## Work request
Images are not part of the copy; write out the rest of the data exactly as given.

[Captioned web image data]
####################
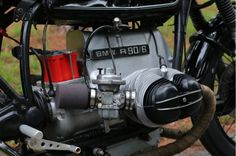 BMW R90-6 Cafe Racer - Engine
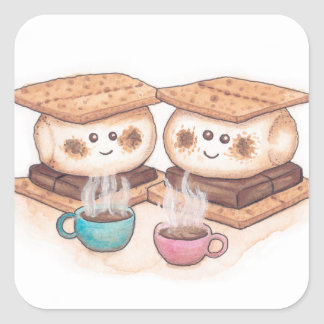 Cute S'mores Couple Coffee Date Square Sticker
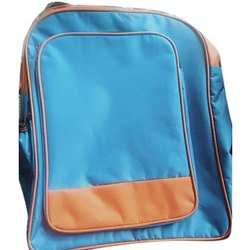 Polyester Blue Plain College Bag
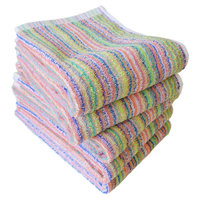 Japanese Travel & Hiking Towel Set of Five Original Stripe with Color Good for Travel Bag Japanese Towel CYBERL Japan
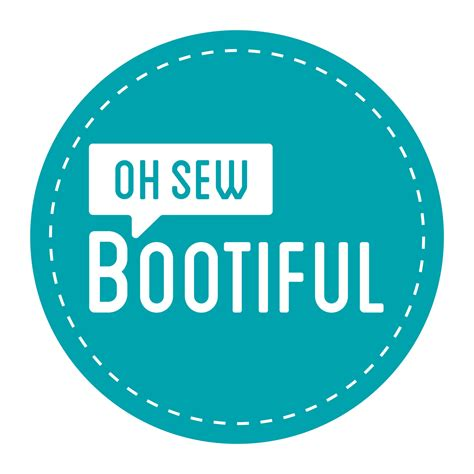 5 Bootiful Posts To Blogstalk by Oh Sew Bootiful By Ohsewbootiful On Etsy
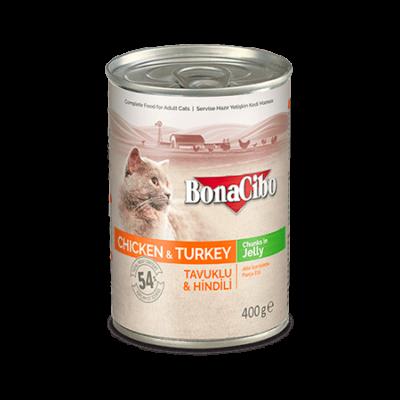 BONACIBO CANNED CAT FOODS CHICKEN & TURKEY 400g
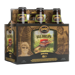 Founders All Day IPA Session Ale Beer 6CT 12oz Bottles *ID Required*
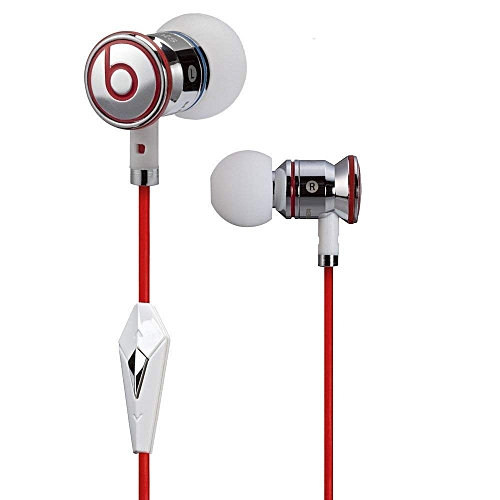 10f413b14e1 beats Monster Beats by Dr Dre iBeats 3.5mm Wired Headset In Ear Stereo  Music Headphones Smart Phone Earphone Hands-free with Microphone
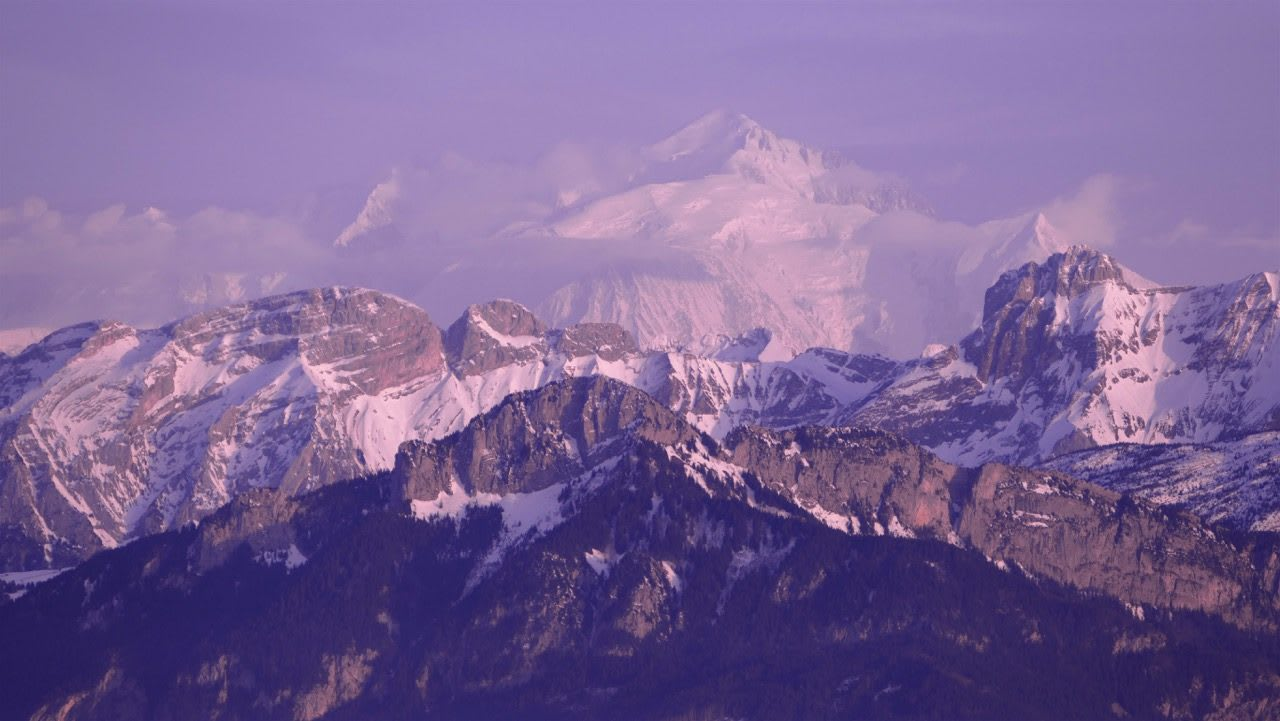 Mountain panorama with snow in purple light, Mont Blanc_Mountaineering_Adventure, adidas, Marcus Leach, nature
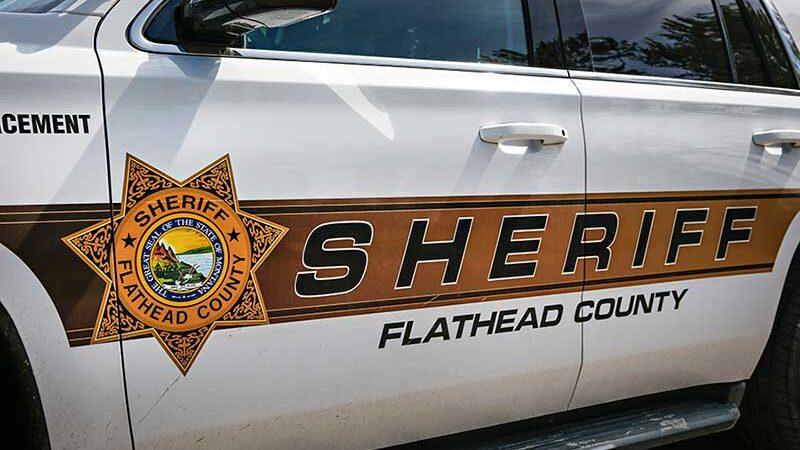Um veículo do gabinete do xerife do Condado de Flathead – Foto do arquivo do jornal Flathead Beacon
####################
## Solution to this exercise
 BMW R90-6 Cafe Racer - Engine
 Cute S'mores Couple Coffee Date Square Sticker
 Polyester Blue Plain College Bag
 Japanese Travel & Hiking Towel Set of Five Original Stripe with Color Good for Travel Bag Japanese Towel CYBERL Japan
 5 Bootiful Posts To Blogstalk by Oh Sew Bootiful By Ohsewbootiful On Etsy
 BONACIBO CANNED CAT FOODS CHICKEN & TURKEY 400g
 Founders All Day IPA Session Ale Beer 6CT 12oz Bottles *ID Required*
 10f413b14e1 beats Monster Beats by Dr Dre iBeats 3.5mm Wired Headset In Ear Stereo  Music Headphones Smart Phone Earphone Hands-free with Microphone
 Mountain panorama with snow in purple light, Mont Blanc_Mountaineering_Adventure, adidas, Marcus Leach, nature
Um veículo do gabinete do xerife do Condado de Flathead – Foto do arquivo do jornal Flathead Beacon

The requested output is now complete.